While local content requirements have been a reality in the wind industry for decades (e.g. in Turkey, Brazil and Canada), the Inflation Reduction Act has undoubtedly opened a new chapter, raising serious concerns about compatibility with world trade rules. The EU has refrained from introducing local content requirements until today.

However, a new realism is developing on this side of the Atlantic as the EU seeks to avoid repeating the departure of another cleantech industry at all costs.

While understandable from an industrial policy perspective, these developments have already led to trade frictions and threaten to derail international trade relations further. For these reasons, a new consensus about resilience in cleantech trade is urgently needed.

Resilience means maintaining the ability to manufacture cleantech domestically. —Christopher Frey, Head of Public and Regulatory Affairs, Sunfire”— Christopher Frey, Head of Public and Regulatory Affairs, Sunfire

Embedding resilience in trade policy

The liberal international economic order has taken a big hit over the last decade. The World Trade Organization’s (WTO) authority as the final arbitrator in trade disputes has suffered severely, allowing protectionism to rise unscrutinized. Despite its issues, the WTO remains the central multilateral negotiation forum for trade matters and its members need to find a way to fix the fractures.

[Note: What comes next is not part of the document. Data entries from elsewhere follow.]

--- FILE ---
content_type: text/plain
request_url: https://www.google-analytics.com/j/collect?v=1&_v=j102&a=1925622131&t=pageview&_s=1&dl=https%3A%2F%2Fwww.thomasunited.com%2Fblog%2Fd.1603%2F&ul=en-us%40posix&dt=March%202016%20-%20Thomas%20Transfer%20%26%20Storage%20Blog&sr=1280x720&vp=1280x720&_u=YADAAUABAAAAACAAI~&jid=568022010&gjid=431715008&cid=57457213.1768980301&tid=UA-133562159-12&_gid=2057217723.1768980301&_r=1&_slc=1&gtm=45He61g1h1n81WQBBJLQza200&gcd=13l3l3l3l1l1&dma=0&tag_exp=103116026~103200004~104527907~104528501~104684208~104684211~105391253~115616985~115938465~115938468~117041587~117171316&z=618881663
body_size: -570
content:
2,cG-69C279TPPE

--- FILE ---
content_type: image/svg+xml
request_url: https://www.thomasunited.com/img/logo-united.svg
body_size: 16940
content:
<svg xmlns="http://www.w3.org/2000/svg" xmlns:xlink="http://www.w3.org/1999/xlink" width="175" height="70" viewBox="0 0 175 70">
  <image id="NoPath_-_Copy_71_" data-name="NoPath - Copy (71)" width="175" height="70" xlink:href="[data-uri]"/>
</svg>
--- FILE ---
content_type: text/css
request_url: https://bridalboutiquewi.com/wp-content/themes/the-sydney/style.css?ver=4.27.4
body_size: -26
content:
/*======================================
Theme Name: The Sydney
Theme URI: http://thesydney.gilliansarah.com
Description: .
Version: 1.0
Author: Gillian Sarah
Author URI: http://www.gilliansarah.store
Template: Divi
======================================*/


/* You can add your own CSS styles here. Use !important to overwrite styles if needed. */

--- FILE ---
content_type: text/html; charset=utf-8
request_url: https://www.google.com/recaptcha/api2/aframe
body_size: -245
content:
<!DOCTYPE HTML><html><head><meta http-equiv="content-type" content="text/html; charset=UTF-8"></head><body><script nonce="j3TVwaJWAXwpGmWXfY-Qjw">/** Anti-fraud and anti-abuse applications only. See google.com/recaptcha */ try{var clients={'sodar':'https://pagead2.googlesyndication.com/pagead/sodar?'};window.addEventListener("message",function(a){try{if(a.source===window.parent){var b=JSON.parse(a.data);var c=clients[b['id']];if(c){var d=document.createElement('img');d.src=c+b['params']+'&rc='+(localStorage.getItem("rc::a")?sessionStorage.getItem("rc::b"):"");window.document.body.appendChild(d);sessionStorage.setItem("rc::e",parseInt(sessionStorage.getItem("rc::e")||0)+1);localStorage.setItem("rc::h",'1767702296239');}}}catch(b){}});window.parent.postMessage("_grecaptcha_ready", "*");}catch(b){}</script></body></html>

The world trading system must better incorporate the principle of resilience to accommodate the new economic realities of global green competition. Economies are undergoing the most profound transformation in decades to get closer to net zero.

After billions of taxpayers’ money is spent on research, development and demonstration of innovative cleantech, green investments must yield a domestic dividend. That will hardly be possible without a level playing field regarding the role of the state and a basic shared understanding of fair competition.

There is also an important social dimension to consider: if public funding for renewable electricity generation or green hydrogen production does not benefit domestic manufacturers and their workforce, the acceptance of climate-related policies will be seriously threatened. Meeting a certain percentage of cleantech needs domestically is a legitimate concern amid global supply chain woes.

The vulnerabilities of the global trading system have already been painfully felt with the COVID-19 pandemic and exacerbated by ongoing geopolitical tensions. In this context, resilience means maintaining the ability to manufacture cleantech domestically. Countries should be allowed to protect the core of their cleantech industries until a critical market size has been reached. Once an industry is lost, it is unlikely to return, as supplier networks, know-how and workers will be gone with it.